# What's your opinion on the Hemp / jojoba used with Dr Bronner's?



## Mildreds.naturals (Jun 8, 2015)

Curious to know anyone's input on if they think that Dr. Bronner's Liquid soap uses Hemp and jojoba as a part of the saponified oils, or do you think it is just used as a superfat? Considering their emolliency, I was just wondering if anyone has used them as such in their recipes or their best guestimate with Bronner's version?
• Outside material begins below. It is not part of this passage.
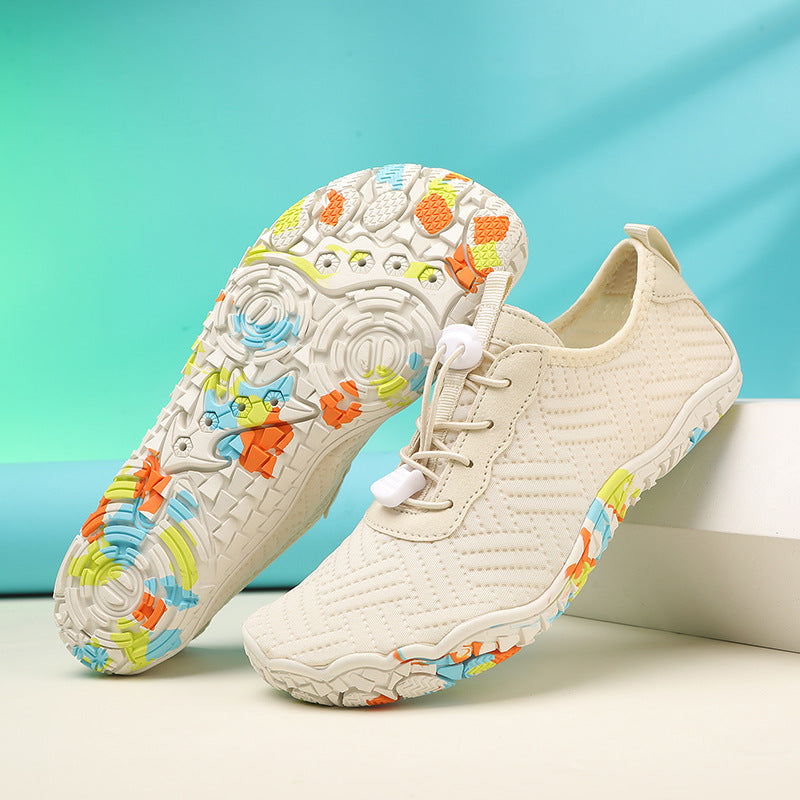 Non-Slip Quick-Dry Barefoot Water Shoes for Men Women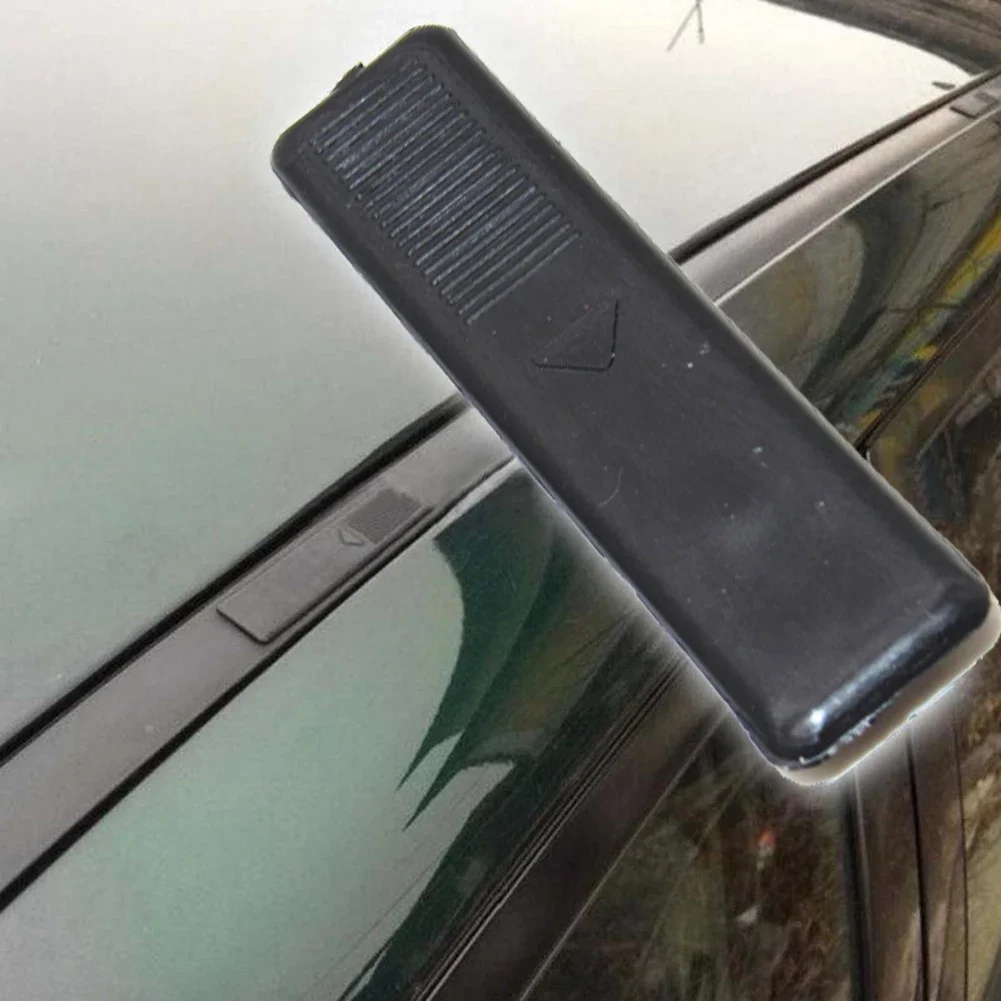 4PCS Car Roof Rail Rack Moulding Clip Cover Car Style Car Accessories For MAZDA 3 BK 2003 2004 2005 2006 2007 2008 M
Considering their formula and the fact that it must have a superfat coupled with Tocopherol to be able to provide the emolliency it does.


----------



## Obsidian (Jun 8, 2015)

I don't feel that Dr.B's is emollient at all, I would be surprised if that soap has any SF.


----------



## Susie (Jun 8, 2015)

Same here.  Truly unimpressed with Dr. B.  Of course, I tried it after I started using my own soap, so I could try to get as good as them.  Figured out really fast that I like mine better.


----------



## IrishLass (Jun 8, 2015)

Obsidian said:


> I don't feel that Dr.B's is emollient at all, I would be surprised if that soap has any SF.


 
True that. To date, all the people I know that have used it found it to be terribly drying, too. My brother and SIL bought a gallon size of it once thinking it would be a great natural-type soap to use for the family, but everyone ended up hating it because of how drying it was to their skin. I told them it was because of the high coconut in it (they didn't know the difference between saponified coconut oil and unsaponified coconut oil at the time). They now use it to clean their bathrooms instead (they say it works great for that). lol

The only people I can think of that might really like it as a skin soap are those with super oily-type skins.


IrishLass


----------



## Obsidian (Jun 8, 2015)

I ended up mixing the peppermint Dr. B with some of my liquid castile and it was much better. Even my high coconut oil LS isn't as drying as Dr. B.


----------



## not_ally (Jun 8, 2015)

I find Dr. Bronner's really drying too.  The only time I use it is I am pre-conditioning my hair before shampooing, it is good then because it is so stripping that it gets the oil out faster if you use it to shampoo.


----------